Complex bond operators
Similar to the complex site oeprator we can also define two-site or “bond” operators
<BONDOPERATOR name="exchange" source="x" target="y">
Sz(x)*Sz(y)+1/2*(Splus(x)*Sminus(y)+Sminus(x)*Splus(y))
</BONDOPERATOR>
<BONDOPERATOR name="fermion_hop" source="x" target="y">
cdag_up(x)*c_up(y)+cdag_up(y)*c_up(x)+cdag_down(x)*c_down(y)+cdag_down(y)*c_down(x)
</BONDOPERATOR>
where we now have two sites, labeled source and target. These operators can again be used in Hamiltonian and measurement specifications.
Hamiltonian descriptions
With these elements we can now describe the Hamiltonian of a model. A simple hard-core boson model could be:
<HAMILTONIAN name="hardcore boson">
<PARAMETER name="mu" default="0"/>
<PARAMETER name="t" default="1"/>
<PARAMETER name="t'" default="1"/>
<BASIS ref="hardcore boson"/>
<SITETERM type="0">
-mu*n
</SITETERM>
<BONDTERM type="0" source="i" target="j">
-t*(bdag(i)*b(j)+bdag(j)*b(i)))
</BONDTERM>
<BONDTERM type="1" source="i" target="j">
-t'*(bdag(i)*b(j)+bdag(j)*b(i)))
</BONDTERM>
</HAMILTONIAN>
First, default values can be specified for parameters such as coupling constants by using <PARAMETER> elements.
Next, one <BASIS> element specifes the basis used for the model, either fully specified inline or by a reference (using the ref attribute).
The terms of the Hamiltonian are next specified by site terms, associated with the sites of the lattice and bond terms, associated with the bonds. Each of the <SITETERM> and <BONDTERM> elements can optionally take a type attribute. This type attribute specifies at which type of site (bond) the term will be applied. These are the same types specified in the lattice description. Omitting the type attribute applies the term to all sites or bonds for which no other term is explcitly specifed.
The <SITETERM> elements contain terms of the Hamiltonian associated with a single site. In the above example the term mu refers to the parameter mu while the term n refers to the operator n described above.
In the <BONDTERM> elements, operators referring to two different sites need to be specfied.
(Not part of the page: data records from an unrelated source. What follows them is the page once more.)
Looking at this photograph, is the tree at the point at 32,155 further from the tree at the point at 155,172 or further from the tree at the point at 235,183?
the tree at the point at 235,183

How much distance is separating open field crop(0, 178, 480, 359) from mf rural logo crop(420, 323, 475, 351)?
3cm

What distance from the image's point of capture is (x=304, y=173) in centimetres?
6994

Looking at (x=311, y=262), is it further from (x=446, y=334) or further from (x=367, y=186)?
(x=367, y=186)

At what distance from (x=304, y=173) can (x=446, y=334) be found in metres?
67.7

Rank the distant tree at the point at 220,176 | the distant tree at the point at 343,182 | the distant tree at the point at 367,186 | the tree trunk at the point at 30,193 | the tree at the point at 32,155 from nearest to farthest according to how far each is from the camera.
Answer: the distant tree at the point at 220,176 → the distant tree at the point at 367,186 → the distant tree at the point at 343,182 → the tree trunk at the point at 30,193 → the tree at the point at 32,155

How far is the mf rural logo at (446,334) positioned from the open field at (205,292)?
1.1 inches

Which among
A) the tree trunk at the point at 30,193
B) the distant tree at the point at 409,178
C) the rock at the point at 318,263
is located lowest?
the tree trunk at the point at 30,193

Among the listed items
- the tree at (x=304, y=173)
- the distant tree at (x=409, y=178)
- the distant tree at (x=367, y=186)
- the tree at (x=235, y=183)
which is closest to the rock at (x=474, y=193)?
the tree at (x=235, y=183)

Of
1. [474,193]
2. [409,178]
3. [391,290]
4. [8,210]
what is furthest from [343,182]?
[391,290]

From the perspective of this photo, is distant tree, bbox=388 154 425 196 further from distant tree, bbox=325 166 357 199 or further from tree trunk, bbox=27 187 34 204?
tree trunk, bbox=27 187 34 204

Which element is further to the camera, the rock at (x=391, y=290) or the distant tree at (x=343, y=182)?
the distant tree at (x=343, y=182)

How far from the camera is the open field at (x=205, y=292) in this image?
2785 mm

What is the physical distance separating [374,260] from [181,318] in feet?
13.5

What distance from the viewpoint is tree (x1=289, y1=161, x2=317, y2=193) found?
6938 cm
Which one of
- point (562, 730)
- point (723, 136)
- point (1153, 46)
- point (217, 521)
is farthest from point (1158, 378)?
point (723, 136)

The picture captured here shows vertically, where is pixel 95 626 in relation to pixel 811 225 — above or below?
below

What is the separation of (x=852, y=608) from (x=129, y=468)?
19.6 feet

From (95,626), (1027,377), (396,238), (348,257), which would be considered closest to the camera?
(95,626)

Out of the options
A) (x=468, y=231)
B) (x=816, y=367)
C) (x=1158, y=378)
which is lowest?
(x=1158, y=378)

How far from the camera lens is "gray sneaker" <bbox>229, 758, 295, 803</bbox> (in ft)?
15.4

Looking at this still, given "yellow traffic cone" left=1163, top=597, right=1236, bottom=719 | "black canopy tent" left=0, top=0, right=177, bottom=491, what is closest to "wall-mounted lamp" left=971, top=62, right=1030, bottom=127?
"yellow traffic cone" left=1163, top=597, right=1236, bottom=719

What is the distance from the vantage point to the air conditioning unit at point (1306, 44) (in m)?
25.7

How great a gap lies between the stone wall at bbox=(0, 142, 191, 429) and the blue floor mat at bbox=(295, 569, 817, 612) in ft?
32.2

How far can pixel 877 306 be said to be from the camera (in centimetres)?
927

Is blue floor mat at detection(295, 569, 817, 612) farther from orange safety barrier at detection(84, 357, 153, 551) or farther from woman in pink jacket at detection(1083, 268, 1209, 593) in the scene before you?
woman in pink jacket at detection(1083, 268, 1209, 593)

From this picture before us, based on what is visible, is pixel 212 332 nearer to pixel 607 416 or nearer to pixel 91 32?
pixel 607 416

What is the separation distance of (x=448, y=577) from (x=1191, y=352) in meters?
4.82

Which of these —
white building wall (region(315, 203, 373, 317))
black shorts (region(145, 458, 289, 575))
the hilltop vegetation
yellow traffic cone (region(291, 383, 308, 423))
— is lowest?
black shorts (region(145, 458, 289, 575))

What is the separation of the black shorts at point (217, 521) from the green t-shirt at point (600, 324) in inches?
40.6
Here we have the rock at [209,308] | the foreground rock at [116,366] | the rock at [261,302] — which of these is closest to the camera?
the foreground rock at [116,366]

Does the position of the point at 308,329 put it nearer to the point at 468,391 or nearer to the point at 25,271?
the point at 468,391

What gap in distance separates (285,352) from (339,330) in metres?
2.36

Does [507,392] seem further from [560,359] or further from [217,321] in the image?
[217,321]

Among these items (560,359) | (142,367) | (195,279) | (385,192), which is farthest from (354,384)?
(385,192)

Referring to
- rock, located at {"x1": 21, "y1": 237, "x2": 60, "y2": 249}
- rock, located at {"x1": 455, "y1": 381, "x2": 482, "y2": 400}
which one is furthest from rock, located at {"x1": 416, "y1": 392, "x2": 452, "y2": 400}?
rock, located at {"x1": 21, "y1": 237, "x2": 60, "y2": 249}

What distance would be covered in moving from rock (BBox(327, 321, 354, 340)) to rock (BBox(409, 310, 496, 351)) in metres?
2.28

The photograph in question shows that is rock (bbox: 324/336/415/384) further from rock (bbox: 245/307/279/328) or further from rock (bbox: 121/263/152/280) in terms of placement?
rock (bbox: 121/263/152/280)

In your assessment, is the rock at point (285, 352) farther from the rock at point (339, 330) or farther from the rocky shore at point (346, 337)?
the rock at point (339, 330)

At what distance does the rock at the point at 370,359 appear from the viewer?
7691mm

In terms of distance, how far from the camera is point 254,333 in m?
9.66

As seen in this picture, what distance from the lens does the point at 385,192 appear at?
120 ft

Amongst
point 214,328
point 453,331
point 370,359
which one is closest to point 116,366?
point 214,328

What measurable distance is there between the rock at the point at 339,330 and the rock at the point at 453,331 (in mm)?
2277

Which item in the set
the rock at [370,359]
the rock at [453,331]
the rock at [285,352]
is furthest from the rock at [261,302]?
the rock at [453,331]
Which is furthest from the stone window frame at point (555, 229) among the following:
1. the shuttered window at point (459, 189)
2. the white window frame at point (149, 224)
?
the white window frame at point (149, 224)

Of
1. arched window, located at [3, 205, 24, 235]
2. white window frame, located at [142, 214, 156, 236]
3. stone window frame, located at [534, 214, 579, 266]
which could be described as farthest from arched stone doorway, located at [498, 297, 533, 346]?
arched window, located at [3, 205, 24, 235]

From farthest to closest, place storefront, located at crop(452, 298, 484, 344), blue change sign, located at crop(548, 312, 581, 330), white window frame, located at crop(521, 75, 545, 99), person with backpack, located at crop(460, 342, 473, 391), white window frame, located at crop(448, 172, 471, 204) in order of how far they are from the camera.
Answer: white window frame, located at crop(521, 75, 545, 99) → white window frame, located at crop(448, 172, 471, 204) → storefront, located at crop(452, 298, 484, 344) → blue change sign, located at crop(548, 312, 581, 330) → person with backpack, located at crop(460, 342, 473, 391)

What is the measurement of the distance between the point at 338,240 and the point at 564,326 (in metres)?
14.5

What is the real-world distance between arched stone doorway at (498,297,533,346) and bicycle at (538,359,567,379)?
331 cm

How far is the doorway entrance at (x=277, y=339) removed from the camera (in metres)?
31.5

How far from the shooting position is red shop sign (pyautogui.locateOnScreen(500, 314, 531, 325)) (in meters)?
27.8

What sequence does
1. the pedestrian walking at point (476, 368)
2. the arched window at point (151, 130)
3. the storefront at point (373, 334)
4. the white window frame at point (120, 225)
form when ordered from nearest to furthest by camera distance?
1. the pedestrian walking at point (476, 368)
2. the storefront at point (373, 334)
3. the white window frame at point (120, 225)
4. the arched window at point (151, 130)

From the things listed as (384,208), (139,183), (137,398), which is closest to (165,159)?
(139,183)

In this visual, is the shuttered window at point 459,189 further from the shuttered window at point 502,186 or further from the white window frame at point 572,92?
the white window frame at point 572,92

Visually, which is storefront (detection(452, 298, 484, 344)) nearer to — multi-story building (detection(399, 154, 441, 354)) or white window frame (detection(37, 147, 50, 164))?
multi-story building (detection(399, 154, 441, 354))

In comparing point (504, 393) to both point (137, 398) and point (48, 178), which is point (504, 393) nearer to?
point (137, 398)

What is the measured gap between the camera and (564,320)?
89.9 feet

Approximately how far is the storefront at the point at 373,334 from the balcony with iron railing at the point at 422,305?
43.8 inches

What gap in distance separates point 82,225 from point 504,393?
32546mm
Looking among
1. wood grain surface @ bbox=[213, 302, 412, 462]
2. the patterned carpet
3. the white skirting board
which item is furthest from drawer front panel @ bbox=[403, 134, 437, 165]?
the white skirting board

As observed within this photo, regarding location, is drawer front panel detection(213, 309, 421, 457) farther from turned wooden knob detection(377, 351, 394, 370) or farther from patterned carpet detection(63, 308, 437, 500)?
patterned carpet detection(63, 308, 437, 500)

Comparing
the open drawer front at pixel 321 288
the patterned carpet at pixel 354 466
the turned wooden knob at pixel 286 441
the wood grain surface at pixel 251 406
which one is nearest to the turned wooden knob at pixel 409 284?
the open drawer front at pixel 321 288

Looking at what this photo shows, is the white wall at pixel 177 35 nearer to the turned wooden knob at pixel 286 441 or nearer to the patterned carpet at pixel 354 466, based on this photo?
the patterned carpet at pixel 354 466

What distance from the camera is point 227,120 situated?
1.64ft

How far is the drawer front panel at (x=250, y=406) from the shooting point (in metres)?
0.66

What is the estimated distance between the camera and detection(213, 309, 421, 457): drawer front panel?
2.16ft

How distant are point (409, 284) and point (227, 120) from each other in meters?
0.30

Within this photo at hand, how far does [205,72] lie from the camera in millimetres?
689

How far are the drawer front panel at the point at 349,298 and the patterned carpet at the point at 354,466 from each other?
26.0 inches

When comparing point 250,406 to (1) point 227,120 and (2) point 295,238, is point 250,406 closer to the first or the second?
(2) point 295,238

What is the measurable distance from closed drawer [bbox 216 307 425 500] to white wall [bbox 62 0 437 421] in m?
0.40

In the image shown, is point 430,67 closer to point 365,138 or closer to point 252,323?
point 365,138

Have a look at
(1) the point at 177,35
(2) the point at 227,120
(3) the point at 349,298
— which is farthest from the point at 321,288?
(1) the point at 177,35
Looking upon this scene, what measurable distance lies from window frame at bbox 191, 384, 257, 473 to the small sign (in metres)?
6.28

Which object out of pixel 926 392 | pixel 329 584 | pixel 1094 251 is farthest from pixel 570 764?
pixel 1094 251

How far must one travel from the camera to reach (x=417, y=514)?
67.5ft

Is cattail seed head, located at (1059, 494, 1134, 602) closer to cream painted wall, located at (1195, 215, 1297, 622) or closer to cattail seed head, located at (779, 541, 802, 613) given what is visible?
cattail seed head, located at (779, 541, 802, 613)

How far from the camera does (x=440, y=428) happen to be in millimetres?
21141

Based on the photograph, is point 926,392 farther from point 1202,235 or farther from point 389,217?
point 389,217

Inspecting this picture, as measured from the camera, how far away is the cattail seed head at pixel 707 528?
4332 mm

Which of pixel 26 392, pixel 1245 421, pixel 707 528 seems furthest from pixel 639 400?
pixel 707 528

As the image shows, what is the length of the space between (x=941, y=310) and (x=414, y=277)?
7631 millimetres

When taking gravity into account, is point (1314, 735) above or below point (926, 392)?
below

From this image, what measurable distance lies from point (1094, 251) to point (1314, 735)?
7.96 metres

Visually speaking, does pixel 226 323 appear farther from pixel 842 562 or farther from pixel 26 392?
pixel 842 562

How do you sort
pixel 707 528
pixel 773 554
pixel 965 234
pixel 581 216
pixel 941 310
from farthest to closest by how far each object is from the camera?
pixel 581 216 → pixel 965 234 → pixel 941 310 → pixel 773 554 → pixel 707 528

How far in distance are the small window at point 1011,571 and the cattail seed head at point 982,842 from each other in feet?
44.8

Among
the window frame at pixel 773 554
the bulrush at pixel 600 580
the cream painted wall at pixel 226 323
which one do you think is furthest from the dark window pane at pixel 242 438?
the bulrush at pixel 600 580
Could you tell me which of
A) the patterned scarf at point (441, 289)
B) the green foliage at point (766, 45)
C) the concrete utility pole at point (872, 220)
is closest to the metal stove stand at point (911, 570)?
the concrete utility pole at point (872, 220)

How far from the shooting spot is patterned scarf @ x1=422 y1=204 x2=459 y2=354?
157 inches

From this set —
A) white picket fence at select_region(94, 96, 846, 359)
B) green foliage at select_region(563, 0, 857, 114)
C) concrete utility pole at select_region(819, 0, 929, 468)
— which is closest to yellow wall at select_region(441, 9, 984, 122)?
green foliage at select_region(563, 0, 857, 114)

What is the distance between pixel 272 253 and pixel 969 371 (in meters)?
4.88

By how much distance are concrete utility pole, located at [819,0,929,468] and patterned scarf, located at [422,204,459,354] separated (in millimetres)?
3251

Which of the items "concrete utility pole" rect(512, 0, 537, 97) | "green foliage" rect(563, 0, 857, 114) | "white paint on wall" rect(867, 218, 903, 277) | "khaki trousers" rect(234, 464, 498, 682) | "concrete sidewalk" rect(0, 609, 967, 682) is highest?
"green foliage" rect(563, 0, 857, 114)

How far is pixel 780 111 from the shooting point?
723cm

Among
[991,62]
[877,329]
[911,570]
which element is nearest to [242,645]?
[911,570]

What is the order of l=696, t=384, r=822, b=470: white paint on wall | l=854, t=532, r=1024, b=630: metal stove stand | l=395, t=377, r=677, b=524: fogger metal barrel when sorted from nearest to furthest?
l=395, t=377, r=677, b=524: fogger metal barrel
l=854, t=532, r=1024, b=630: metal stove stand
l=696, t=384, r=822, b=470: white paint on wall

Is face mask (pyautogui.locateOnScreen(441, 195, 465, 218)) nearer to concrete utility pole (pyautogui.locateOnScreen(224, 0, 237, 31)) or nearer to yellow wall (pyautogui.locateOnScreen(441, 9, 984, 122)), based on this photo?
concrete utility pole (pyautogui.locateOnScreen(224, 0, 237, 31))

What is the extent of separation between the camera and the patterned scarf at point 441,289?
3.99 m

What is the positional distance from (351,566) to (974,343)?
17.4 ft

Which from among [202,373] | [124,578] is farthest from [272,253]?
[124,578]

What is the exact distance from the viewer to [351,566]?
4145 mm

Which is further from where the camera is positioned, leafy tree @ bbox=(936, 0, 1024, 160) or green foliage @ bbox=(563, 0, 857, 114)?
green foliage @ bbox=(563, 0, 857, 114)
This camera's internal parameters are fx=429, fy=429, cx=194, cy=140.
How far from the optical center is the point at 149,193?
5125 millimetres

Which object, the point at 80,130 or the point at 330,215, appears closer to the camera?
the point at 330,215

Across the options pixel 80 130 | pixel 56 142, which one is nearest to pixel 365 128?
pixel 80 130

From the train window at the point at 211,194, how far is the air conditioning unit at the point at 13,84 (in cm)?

This is done by adding the site index in parentheses after the operator, e.g. as in n(i) to act on site i. The source and target attributes specify which variables to use for specifying the sites (i and j in the example).
To simplify writing of the Hamltonians, the pre-defined site and bond operators above can be used. E.g. for a transverse field spin model we can use the Sx and exchange operators defined above:
<HAMILTONIAN name="spin">
<PARAMETER name="J" default="1"/>
<PARAMETER name="h" default="0"/>
<PARAMETER name="Gamma" default="0"/>
<BASIS ref="spin"/>
<SITETERM site="i">
-h*Sz(i)-Gamma*Sx(i))
</SITETERM>
<BONDTERM source="i" target="j">
J*exchange(i,j)
</BONDTERM>
</HAMILTONIAN>
Site-type dependent coupling terms can either be specified as in the first example, giving a type attribute restructing the applicability of site or bond term, or again by using the # wildcard character in the name of coupling constants which will be replaced by the type of the site as in:
<HAMILTONIAN name="spin">
<PARAMETER name="J" default="1"/>
<PARAMETER name="h" default="0"/>
<PARAMETER name="Gamma" default="0"/>
<BASIS ref="spin"/>
<SITETERM site="i">
<PARAMETER name="h#" default="h"/>
<PARAMETER name="Gamma#" default="Gamma"/>
-h#*Sz(i)-Gamma#*Sx(i))
</SITETERM>
<BONDTERM source="i" target="j">
<PARAMETER name="J#" default="J"/>
J#*exchange(i,j)
</BONDTERM>
</HAMILTONIAN>
We can now specify couplings J0, h0 and Gamma0 on bonds of type 0, J1, h1 and Gamma1 on bonds of type 1, and so on …
Extensions to more complex terms, such as 3- and 4-site terms are in preparation and will be included here as soon as the ALPS libraries support such terms.